### Texte fourni
Le samedi 18 octobre 2014, Yves Cochet, entouré des membres du jury qu’il a présidé, a remis le 1er prix de la Fondation de l’écologie politique à Philippe Bihouix pour son ouvrage « L’âge des low-tech. Pour une civilisation techniquement soutenable » (Seuil, 2014). Voici quelques éléments pour saisir l’importance des écrits et de la pratique d’un spécialiste de l’énergie et des métaux.
1/3) Interview de Philippe Bihouix menée par Jules Hebert
Pourquoi notre civilisation n’est-elle pas « techniquement soutenable » ?
Malgré toutes les postures et tous les discours sur le développement durable, notre société technicienne se fourvoie dans une triple impasse. Celle sur les ressources non renouvelables (énergies fossiles, métaux, phosphore…) ou exploitées à un rythme insoutenable (forêts, pêcheries…), mais aussi sols agricoles qui se dégradent ou s’érodent. En France, pour une tonne de nourriture produite, une tonne de terre disparaît ! Celle sur les pollutions : gaz à effet de serre bien sûr, mais aussi métaux lourds que nous extrayons, plastiques et polluants organiques persistants que nous synthétisons, dioxines produites par l’incinération… qui viennent saturer les sols, les eaux douces, les océans et in fine les êtres vivants. Celle de la saturation des territoires que nous artificialisons au rythme incroyable (1%) d’un département tous les 7 à 10 ans. Les meilleures terres agricoles, les prairies, les landes, sont bâties, asphaltées, transformées en ronds points, en bordures d’autoroutes ou en golfs.
A cette triple impasse physique, on peut ajouter l’impasse sociale (creusement des inégalités) et l’impasse morale : comment supporter l’abattage de forêts anciennes pour en faire des mouchoirs en papier, ou, plus proche de nous, le chauffage des terrasses de cafés ?

### Données enregistrées
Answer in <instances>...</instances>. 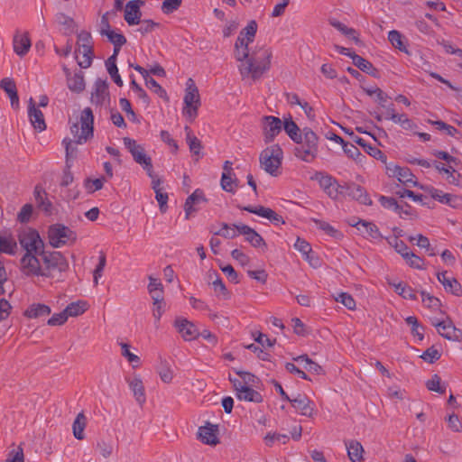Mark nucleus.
I'll list each match as a JSON object with an SVG mask.
<instances>
[{"instance_id": "61", "label": "nucleus", "mask_w": 462, "mask_h": 462, "mask_svg": "<svg viewBox=\"0 0 462 462\" xmlns=\"http://www.w3.org/2000/svg\"><path fill=\"white\" fill-rule=\"evenodd\" d=\"M108 41L113 43L114 46H123L126 43V38L122 33H117L115 31L110 30L104 33Z\"/></svg>"}, {"instance_id": "48", "label": "nucleus", "mask_w": 462, "mask_h": 462, "mask_svg": "<svg viewBox=\"0 0 462 462\" xmlns=\"http://www.w3.org/2000/svg\"><path fill=\"white\" fill-rule=\"evenodd\" d=\"M106 70H107L108 74L110 75L111 79H113V81L118 87H122L123 80L118 73V69H117L116 63L114 62V58H108L106 60Z\"/></svg>"}, {"instance_id": "31", "label": "nucleus", "mask_w": 462, "mask_h": 462, "mask_svg": "<svg viewBox=\"0 0 462 462\" xmlns=\"http://www.w3.org/2000/svg\"><path fill=\"white\" fill-rule=\"evenodd\" d=\"M51 312L48 305L42 303H32L24 311V316L29 319H38L49 316Z\"/></svg>"}, {"instance_id": "1", "label": "nucleus", "mask_w": 462, "mask_h": 462, "mask_svg": "<svg viewBox=\"0 0 462 462\" xmlns=\"http://www.w3.org/2000/svg\"><path fill=\"white\" fill-rule=\"evenodd\" d=\"M93 124H94V116L92 109L90 107H86L80 115V128L79 126V122L73 123L70 125V132L73 135V140L64 139L63 143L65 144L66 150V162H67V170L64 171L62 180L60 182L61 186L67 187L73 181V175L70 172L69 160L70 157L74 156V153L77 151V148L73 146V143L76 144H81L86 143L88 139L93 137Z\"/></svg>"}, {"instance_id": "7", "label": "nucleus", "mask_w": 462, "mask_h": 462, "mask_svg": "<svg viewBox=\"0 0 462 462\" xmlns=\"http://www.w3.org/2000/svg\"><path fill=\"white\" fill-rule=\"evenodd\" d=\"M123 142L134 162L146 171L150 178H153L152 159L145 153L144 148L138 144L135 140L129 137H124Z\"/></svg>"}, {"instance_id": "53", "label": "nucleus", "mask_w": 462, "mask_h": 462, "mask_svg": "<svg viewBox=\"0 0 462 462\" xmlns=\"http://www.w3.org/2000/svg\"><path fill=\"white\" fill-rule=\"evenodd\" d=\"M158 374L161 380L165 383H171L173 379V372L166 361H162L158 367Z\"/></svg>"}, {"instance_id": "16", "label": "nucleus", "mask_w": 462, "mask_h": 462, "mask_svg": "<svg viewBox=\"0 0 462 462\" xmlns=\"http://www.w3.org/2000/svg\"><path fill=\"white\" fill-rule=\"evenodd\" d=\"M240 235L245 236V239L254 248H267V245L262 236L254 229L245 224H234Z\"/></svg>"}, {"instance_id": "33", "label": "nucleus", "mask_w": 462, "mask_h": 462, "mask_svg": "<svg viewBox=\"0 0 462 462\" xmlns=\"http://www.w3.org/2000/svg\"><path fill=\"white\" fill-rule=\"evenodd\" d=\"M248 45L249 43L245 42V39L244 37H237L235 43V57L237 61H248L251 54Z\"/></svg>"}, {"instance_id": "5", "label": "nucleus", "mask_w": 462, "mask_h": 462, "mask_svg": "<svg viewBox=\"0 0 462 462\" xmlns=\"http://www.w3.org/2000/svg\"><path fill=\"white\" fill-rule=\"evenodd\" d=\"M39 255L43 263V271L48 273L47 275H44L45 277H51L54 271L62 273L69 268V263L60 252H49L43 248Z\"/></svg>"}, {"instance_id": "2", "label": "nucleus", "mask_w": 462, "mask_h": 462, "mask_svg": "<svg viewBox=\"0 0 462 462\" xmlns=\"http://www.w3.org/2000/svg\"><path fill=\"white\" fill-rule=\"evenodd\" d=\"M272 57L270 48L259 47L253 50L248 61L239 66L242 78L251 76L254 80L260 79L270 69Z\"/></svg>"}, {"instance_id": "43", "label": "nucleus", "mask_w": 462, "mask_h": 462, "mask_svg": "<svg viewBox=\"0 0 462 462\" xmlns=\"http://www.w3.org/2000/svg\"><path fill=\"white\" fill-rule=\"evenodd\" d=\"M293 360L296 362L304 361V368L310 373L315 374H320L322 373V367L316 362L312 361L307 355L299 356L294 357Z\"/></svg>"}, {"instance_id": "11", "label": "nucleus", "mask_w": 462, "mask_h": 462, "mask_svg": "<svg viewBox=\"0 0 462 462\" xmlns=\"http://www.w3.org/2000/svg\"><path fill=\"white\" fill-rule=\"evenodd\" d=\"M386 172L389 177H395L406 186L420 187L416 181V177L408 167H401L393 163L386 165Z\"/></svg>"}, {"instance_id": "60", "label": "nucleus", "mask_w": 462, "mask_h": 462, "mask_svg": "<svg viewBox=\"0 0 462 462\" xmlns=\"http://www.w3.org/2000/svg\"><path fill=\"white\" fill-rule=\"evenodd\" d=\"M182 4V0H163L162 11L165 14L177 11Z\"/></svg>"}, {"instance_id": "45", "label": "nucleus", "mask_w": 462, "mask_h": 462, "mask_svg": "<svg viewBox=\"0 0 462 462\" xmlns=\"http://www.w3.org/2000/svg\"><path fill=\"white\" fill-rule=\"evenodd\" d=\"M313 221L319 229L323 230L327 235L330 236L331 237H334L335 239L337 240H340L343 237V234L339 230L334 228L328 222L319 219H313Z\"/></svg>"}, {"instance_id": "22", "label": "nucleus", "mask_w": 462, "mask_h": 462, "mask_svg": "<svg viewBox=\"0 0 462 462\" xmlns=\"http://www.w3.org/2000/svg\"><path fill=\"white\" fill-rule=\"evenodd\" d=\"M175 327L186 341H190L199 336V332L196 326L186 319H177L175 320Z\"/></svg>"}, {"instance_id": "34", "label": "nucleus", "mask_w": 462, "mask_h": 462, "mask_svg": "<svg viewBox=\"0 0 462 462\" xmlns=\"http://www.w3.org/2000/svg\"><path fill=\"white\" fill-rule=\"evenodd\" d=\"M347 456L352 462H361L364 459V448L357 440H350L346 442Z\"/></svg>"}, {"instance_id": "14", "label": "nucleus", "mask_w": 462, "mask_h": 462, "mask_svg": "<svg viewBox=\"0 0 462 462\" xmlns=\"http://www.w3.org/2000/svg\"><path fill=\"white\" fill-rule=\"evenodd\" d=\"M420 188L430 195V197L442 204L448 205L452 208H458L462 205V198L452 195L449 193H444L442 190L435 189L433 187H424L423 185Z\"/></svg>"}, {"instance_id": "17", "label": "nucleus", "mask_w": 462, "mask_h": 462, "mask_svg": "<svg viewBox=\"0 0 462 462\" xmlns=\"http://www.w3.org/2000/svg\"><path fill=\"white\" fill-rule=\"evenodd\" d=\"M144 5L143 0H131L125 7L124 18L128 25H136L141 22V6Z\"/></svg>"}, {"instance_id": "13", "label": "nucleus", "mask_w": 462, "mask_h": 462, "mask_svg": "<svg viewBox=\"0 0 462 462\" xmlns=\"http://www.w3.org/2000/svg\"><path fill=\"white\" fill-rule=\"evenodd\" d=\"M263 132L264 142L272 143L282 129V121L276 116H264L263 117Z\"/></svg>"}, {"instance_id": "55", "label": "nucleus", "mask_w": 462, "mask_h": 462, "mask_svg": "<svg viewBox=\"0 0 462 462\" xmlns=\"http://www.w3.org/2000/svg\"><path fill=\"white\" fill-rule=\"evenodd\" d=\"M388 40L394 48L400 50L401 51L407 52L401 32L395 30L390 31L388 33Z\"/></svg>"}, {"instance_id": "51", "label": "nucleus", "mask_w": 462, "mask_h": 462, "mask_svg": "<svg viewBox=\"0 0 462 462\" xmlns=\"http://www.w3.org/2000/svg\"><path fill=\"white\" fill-rule=\"evenodd\" d=\"M17 244L12 237L0 236V253L14 254Z\"/></svg>"}, {"instance_id": "36", "label": "nucleus", "mask_w": 462, "mask_h": 462, "mask_svg": "<svg viewBox=\"0 0 462 462\" xmlns=\"http://www.w3.org/2000/svg\"><path fill=\"white\" fill-rule=\"evenodd\" d=\"M351 59L353 60V64L356 67H357L360 70L374 78L377 77L378 71L370 61L356 53H353V55H351Z\"/></svg>"}, {"instance_id": "62", "label": "nucleus", "mask_w": 462, "mask_h": 462, "mask_svg": "<svg viewBox=\"0 0 462 462\" xmlns=\"http://www.w3.org/2000/svg\"><path fill=\"white\" fill-rule=\"evenodd\" d=\"M403 258L406 260V263L412 268L422 270L424 269L423 266V260L413 254L412 252L408 251V255L403 256Z\"/></svg>"}, {"instance_id": "47", "label": "nucleus", "mask_w": 462, "mask_h": 462, "mask_svg": "<svg viewBox=\"0 0 462 462\" xmlns=\"http://www.w3.org/2000/svg\"><path fill=\"white\" fill-rule=\"evenodd\" d=\"M234 372L241 377V379H242L241 382H242L243 385H246L249 387H257L260 380L257 376H255L252 373L242 371V370H237L236 368H234Z\"/></svg>"}, {"instance_id": "39", "label": "nucleus", "mask_w": 462, "mask_h": 462, "mask_svg": "<svg viewBox=\"0 0 462 462\" xmlns=\"http://www.w3.org/2000/svg\"><path fill=\"white\" fill-rule=\"evenodd\" d=\"M86 425H87V418L83 412H79L77 415V417L73 422V425H72L73 435L77 439L82 440L85 439L84 430L86 428Z\"/></svg>"}, {"instance_id": "49", "label": "nucleus", "mask_w": 462, "mask_h": 462, "mask_svg": "<svg viewBox=\"0 0 462 462\" xmlns=\"http://www.w3.org/2000/svg\"><path fill=\"white\" fill-rule=\"evenodd\" d=\"M256 32L257 23L254 20H251L246 27L240 32L239 36L244 37L246 43H251L254 42Z\"/></svg>"}, {"instance_id": "20", "label": "nucleus", "mask_w": 462, "mask_h": 462, "mask_svg": "<svg viewBox=\"0 0 462 462\" xmlns=\"http://www.w3.org/2000/svg\"><path fill=\"white\" fill-rule=\"evenodd\" d=\"M207 201L204 191L200 189H195L194 192L187 198L184 204L186 218H189L192 213L199 210L200 205Z\"/></svg>"}, {"instance_id": "6", "label": "nucleus", "mask_w": 462, "mask_h": 462, "mask_svg": "<svg viewBox=\"0 0 462 462\" xmlns=\"http://www.w3.org/2000/svg\"><path fill=\"white\" fill-rule=\"evenodd\" d=\"M48 238L50 245L53 248H60L66 245L68 241L75 243L77 234L62 224H53L48 228Z\"/></svg>"}, {"instance_id": "50", "label": "nucleus", "mask_w": 462, "mask_h": 462, "mask_svg": "<svg viewBox=\"0 0 462 462\" xmlns=\"http://www.w3.org/2000/svg\"><path fill=\"white\" fill-rule=\"evenodd\" d=\"M210 232L213 233L214 236H223L227 239L235 238L238 235H240L238 233V231L236 230V228L234 226V224L232 226H230L226 223H222V228L220 230H218V231L210 230Z\"/></svg>"}, {"instance_id": "8", "label": "nucleus", "mask_w": 462, "mask_h": 462, "mask_svg": "<svg viewBox=\"0 0 462 462\" xmlns=\"http://www.w3.org/2000/svg\"><path fill=\"white\" fill-rule=\"evenodd\" d=\"M184 104L185 106L182 111L183 115L189 117L190 121H193L198 116V109L200 106V97L199 89L191 79H189L187 82Z\"/></svg>"}, {"instance_id": "32", "label": "nucleus", "mask_w": 462, "mask_h": 462, "mask_svg": "<svg viewBox=\"0 0 462 462\" xmlns=\"http://www.w3.org/2000/svg\"><path fill=\"white\" fill-rule=\"evenodd\" d=\"M127 383L134 393L136 402L140 405H143L146 401V396L144 392V386L142 380L138 377H134L133 379H128Z\"/></svg>"}, {"instance_id": "3", "label": "nucleus", "mask_w": 462, "mask_h": 462, "mask_svg": "<svg viewBox=\"0 0 462 462\" xmlns=\"http://www.w3.org/2000/svg\"><path fill=\"white\" fill-rule=\"evenodd\" d=\"M294 143L297 144L293 150L296 158L307 163H310L317 159L319 137L311 128L304 127L300 139Z\"/></svg>"}, {"instance_id": "15", "label": "nucleus", "mask_w": 462, "mask_h": 462, "mask_svg": "<svg viewBox=\"0 0 462 462\" xmlns=\"http://www.w3.org/2000/svg\"><path fill=\"white\" fill-rule=\"evenodd\" d=\"M432 325L437 328L439 334L446 339L459 341L462 337V330L457 328L450 319L443 321H432Z\"/></svg>"}, {"instance_id": "64", "label": "nucleus", "mask_w": 462, "mask_h": 462, "mask_svg": "<svg viewBox=\"0 0 462 462\" xmlns=\"http://www.w3.org/2000/svg\"><path fill=\"white\" fill-rule=\"evenodd\" d=\"M141 26L137 29L143 35L150 33L154 31L155 28L160 26V23H155L152 20L145 19L140 22Z\"/></svg>"}, {"instance_id": "28", "label": "nucleus", "mask_w": 462, "mask_h": 462, "mask_svg": "<svg viewBox=\"0 0 462 462\" xmlns=\"http://www.w3.org/2000/svg\"><path fill=\"white\" fill-rule=\"evenodd\" d=\"M288 402H291L292 407L297 411H300V414L308 417L312 415L313 408L310 406L311 402L307 396L298 394L296 397L291 398V401Z\"/></svg>"}, {"instance_id": "59", "label": "nucleus", "mask_w": 462, "mask_h": 462, "mask_svg": "<svg viewBox=\"0 0 462 462\" xmlns=\"http://www.w3.org/2000/svg\"><path fill=\"white\" fill-rule=\"evenodd\" d=\"M440 356H441V354L434 346H430V347L427 348L423 352V354L420 356V357L424 361H426V362H428L430 364H433L434 362L439 360L440 358Z\"/></svg>"}, {"instance_id": "52", "label": "nucleus", "mask_w": 462, "mask_h": 462, "mask_svg": "<svg viewBox=\"0 0 462 462\" xmlns=\"http://www.w3.org/2000/svg\"><path fill=\"white\" fill-rule=\"evenodd\" d=\"M343 150L344 152L351 159L355 160L356 162H361L363 158H365V155H363L359 149L354 145L353 143H350L348 142H346L343 144Z\"/></svg>"}, {"instance_id": "35", "label": "nucleus", "mask_w": 462, "mask_h": 462, "mask_svg": "<svg viewBox=\"0 0 462 462\" xmlns=\"http://www.w3.org/2000/svg\"><path fill=\"white\" fill-rule=\"evenodd\" d=\"M33 194L37 206L47 214H51L52 205L51 202L47 198H45L46 192L44 189L40 185H36Z\"/></svg>"}, {"instance_id": "27", "label": "nucleus", "mask_w": 462, "mask_h": 462, "mask_svg": "<svg viewBox=\"0 0 462 462\" xmlns=\"http://www.w3.org/2000/svg\"><path fill=\"white\" fill-rule=\"evenodd\" d=\"M347 196L364 205H371L372 200L364 187L351 182L347 188Z\"/></svg>"}, {"instance_id": "12", "label": "nucleus", "mask_w": 462, "mask_h": 462, "mask_svg": "<svg viewBox=\"0 0 462 462\" xmlns=\"http://www.w3.org/2000/svg\"><path fill=\"white\" fill-rule=\"evenodd\" d=\"M229 381L232 383L234 389L236 392V397L240 401L253 402L256 403L263 402V396L259 392L254 390L252 387L243 385L239 379L229 376Z\"/></svg>"}, {"instance_id": "10", "label": "nucleus", "mask_w": 462, "mask_h": 462, "mask_svg": "<svg viewBox=\"0 0 462 462\" xmlns=\"http://www.w3.org/2000/svg\"><path fill=\"white\" fill-rule=\"evenodd\" d=\"M38 253H25L21 259V270L26 276H43L48 273L43 271L38 258Z\"/></svg>"}, {"instance_id": "40", "label": "nucleus", "mask_w": 462, "mask_h": 462, "mask_svg": "<svg viewBox=\"0 0 462 462\" xmlns=\"http://www.w3.org/2000/svg\"><path fill=\"white\" fill-rule=\"evenodd\" d=\"M185 132L187 134V143L189 144L190 152L198 156L197 161L200 157V152L202 149V143L199 139H198L196 136L191 134V129L189 126H185Z\"/></svg>"}, {"instance_id": "58", "label": "nucleus", "mask_w": 462, "mask_h": 462, "mask_svg": "<svg viewBox=\"0 0 462 462\" xmlns=\"http://www.w3.org/2000/svg\"><path fill=\"white\" fill-rule=\"evenodd\" d=\"M130 86L133 91L136 94L138 98H140L143 103L147 106L150 104V98L145 92V90L135 81V79L131 77Z\"/></svg>"}, {"instance_id": "41", "label": "nucleus", "mask_w": 462, "mask_h": 462, "mask_svg": "<svg viewBox=\"0 0 462 462\" xmlns=\"http://www.w3.org/2000/svg\"><path fill=\"white\" fill-rule=\"evenodd\" d=\"M79 51L86 57V60H78L79 66L83 69L90 67L94 57L93 45L81 44V46H79Z\"/></svg>"}, {"instance_id": "19", "label": "nucleus", "mask_w": 462, "mask_h": 462, "mask_svg": "<svg viewBox=\"0 0 462 462\" xmlns=\"http://www.w3.org/2000/svg\"><path fill=\"white\" fill-rule=\"evenodd\" d=\"M240 209L245 210L247 212L255 214L257 216H260L262 217L267 218L274 225H280L284 224V220L282 217L279 214H277L274 210H273L270 208H265L263 206H258V207H253V206H246V207H239Z\"/></svg>"}, {"instance_id": "29", "label": "nucleus", "mask_w": 462, "mask_h": 462, "mask_svg": "<svg viewBox=\"0 0 462 462\" xmlns=\"http://www.w3.org/2000/svg\"><path fill=\"white\" fill-rule=\"evenodd\" d=\"M438 281L443 285L446 291L450 292L456 296L461 293V285L454 277H447V272L439 273L437 274Z\"/></svg>"}, {"instance_id": "26", "label": "nucleus", "mask_w": 462, "mask_h": 462, "mask_svg": "<svg viewBox=\"0 0 462 462\" xmlns=\"http://www.w3.org/2000/svg\"><path fill=\"white\" fill-rule=\"evenodd\" d=\"M0 88L4 89L5 92L8 95L11 100V106L14 109L19 108V97L17 93V88L14 79L9 78H5L0 81Z\"/></svg>"}, {"instance_id": "46", "label": "nucleus", "mask_w": 462, "mask_h": 462, "mask_svg": "<svg viewBox=\"0 0 462 462\" xmlns=\"http://www.w3.org/2000/svg\"><path fill=\"white\" fill-rule=\"evenodd\" d=\"M87 302L84 300H78L75 302H71L69 304L65 310L67 312L68 317H77L79 315L83 314L87 310Z\"/></svg>"}, {"instance_id": "9", "label": "nucleus", "mask_w": 462, "mask_h": 462, "mask_svg": "<svg viewBox=\"0 0 462 462\" xmlns=\"http://www.w3.org/2000/svg\"><path fill=\"white\" fill-rule=\"evenodd\" d=\"M19 243L26 253H40L44 248V242L42 240L39 233L32 228L23 230L19 234Z\"/></svg>"}, {"instance_id": "57", "label": "nucleus", "mask_w": 462, "mask_h": 462, "mask_svg": "<svg viewBox=\"0 0 462 462\" xmlns=\"http://www.w3.org/2000/svg\"><path fill=\"white\" fill-rule=\"evenodd\" d=\"M386 240L388 244L393 247L395 251L402 257L408 255L409 247L403 241L398 239L397 237H388Z\"/></svg>"}, {"instance_id": "56", "label": "nucleus", "mask_w": 462, "mask_h": 462, "mask_svg": "<svg viewBox=\"0 0 462 462\" xmlns=\"http://www.w3.org/2000/svg\"><path fill=\"white\" fill-rule=\"evenodd\" d=\"M106 263V257L104 252H100L98 257V263L96 266L93 273V282L94 285L97 286L98 284V279L102 277L103 271L105 269Z\"/></svg>"}, {"instance_id": "24", "label": "nucleus", "mask_w": 462, "mask_h": 462, "mask_svg": "<svg viewBox=\"0 0 462 462\" xmlns=\"http://www.w3.org/2000/svg\"><path fill=\"white\" fill-rule=\"evenodd\" d=\"M28 116L33 127L38 131L46 129V124L42 112L35 106V102L32 97L29 99Z\"/></svg>"}, {"instance_id": "18", "label": "nucleus", "mask_w": 462, "mask_h": 462, "mask_svg": "<svg viewBox=\"0 0 462 462\" xmlns=\"http://www.w3.org/2000/svg\"><path fill=\"white\" fill-rule=\"evenodd\" d=\"M218 426L207 422L206 425L199 428L198 439L206 445L216 446L219 443Z\"/></svg>"}, {"instance_id": "23", "label": "nucleus", "mask_w": 462, "mask_h": 462, "mask_svg": "<svg viewBox=\"0 0 462 462\" xmlns=\"http://www.w3.org/2000/svg\"><path fill=\"white\" fill-rule=\"evenodd\" d=\"M14 51L20 57L25 56L31 49L32 42L27 32H16L13 40Z\"/></svg>"}, {"instance_id": "42", "label": "nucleus", "mask_w": 462, "mask_h": 462, "mask_svg": "<svg viewBox=\"0 0 462 462\" xmlns=\"http://www.w3.org/2000/svg\"><path fill=\"white\" fill-rule=\"evenodd\" d=\"M391 286L395 288V292L401 295L404 299L416 300L415 291L403 282H390Z\"/></svg>"}, {"instance_id": "44", "label": "nucleus", "mask_w": 462, "mask_h": 462, "mask_svg": "<svg viewBox=\"0 0 462 462\" xmlns=\"http://www.w3.org/2000/svg\"><path fill=\"white\" fill-rule=\"evenodd\" d=\"M67 81L69 88L72 91L80 92L85 88V80L81 71L69 77Z\"/></svg>"}, {"instance_id": "54", "label": "nucleus", "mask_w": 462, "mask_h": 462, "mask_svg": "<svg viewBox=\"0 0 462 462\" xmlns=\"http://www.w3.org/2000/svg\"><path fill=\"white\" fill-rule=\"evenodd\" d=\"M426 387L428 390L440 394H443L446 392V387L441 385V378L437 374H433L432 377L427 381Z\"/></svg>"}, {"instance_id": "25", "label": "nucleus", "mask_w": 462, "mask_h": 462, "mask_svg": "<svg viewBox=\"0 0 462 462\" xmlns=\"http://www.w3.org/2000/svg\"><path fill=\"white\" fill-rule=\"evenodd\" d=\"M108 85L106 80L97 79L95 82L94 91L91 94V102L102 106L106 99H109Z\"/></svg>"}, {"instance_id": "37", "label": "nucleus", "mask_w": 462, "mask_h": 462, "mask_svg": "<svg viewBox=\"0 0 462 462\" xmlns=\"http://www.w3.org/2000/svg\"><path fill=\"white\" fill-rule=\"evenodd\" d=\"M282 127L288 136L293 141H297L300 139V135L303 134V128L300 129L298 125L292 120L290 116L288 119H285L282 123Z\"/></svg>"}, {"instance_id": "38", "label": "nucleus", "mask_w": 462, "mask_h": 462, "mask_svg": "<svg viewBox=\"0 0 462 462\" xmlns=\"http://www.w3.org/2000/svg\"><path fill=\"white\" fill-rule=\"evenodd\" d=\"M329 24L331 26H333L335 29H337V31H339L342 34H344L347 38L355 41L356 43L360 42V40L357 36V32L355 29L347 27L343 23H341L336 19H330Z\"/></svg>"}, {"instance_id": "30", "label": "nucleus", "mask_w": 462, "mask_h": 462, "mask_svg": "<svg viewBox=\"0 0 462 462\" xmlns=\"http://www.w3.org/2000/svg\"><path fill=\"white\" fill-rule=\"evenodd\" d=\"M349 225L356 226L358 230H361V226L364 228V234L373 239L383 238L378 227L373 222L360 219L357 222L351 221L349 222Z\"/></svg>"}, {"instance_id": "21", "label": "nucleus", "mask_w": 462, "mask_h": 462, "mask_svg": "<svg viewBox=\"0 0 462 462\" xmlns=\"http://www.w3.org/2000/svg\"><path fill=\"white\" fill-rule=\"evenodd\" d=\"M315 180L319 181V186L328 194L329 198H331L332 199H337V192L336 189L337 181L335 178L328 174L317 172L315 174Z\"/></svg>"}, {"instance_id": "4", "label": "nucleus", "mask_w": 462, "mask_h": 462, "mask_svg": "<svg viewBox=\"0 0 462 462\" xmlns=\"http://www.w3.org/2000/svg\"><path fill=\"white\" fill-rule=\"evenodd\" d=\"M283 157L282 149L278 144H273L262 151L260 154L261 167L270 175L277 176Z\"/></svg>"}, {"instance_id": "63", "label": "nucleus", "mask_w": 462, "mask_h": 462, "mask_svg": "<svg viewBox=\"0 0 462 462\" xmlns=\"http://www.w3.org/2000/svg\"><path fill=\"white\" fill-rule=\"evenodd\" d=\"M379 201L381 202V205L383 208L393 209L396 213H401V205L397 202V200L394 198L381 196Z\"/></svg>"}]
</instances>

### Travail demandé
Résumez en deux phrases le texte consacré à Philippe Bihouix. Les entrées proviennent d'une autre source que le texte.

### Réponse proposée
Le samedi 18 octobre 2014, Yves Cochet a remis le 1er prix de la Fondation de l'écologie politique à Philippe Bihouix pour son ouvrage « L'âge des low-tech. Pour une civilisation techniquement soutenable ». Dans une interview, Philippe Bihouix explique que notre société technicienne se fourvoie dans une triple impasse, celle des ressources, des pollutions et de la saturation des territoires, à laquelle on peut ajouter une impasse sociale et une impasse morale.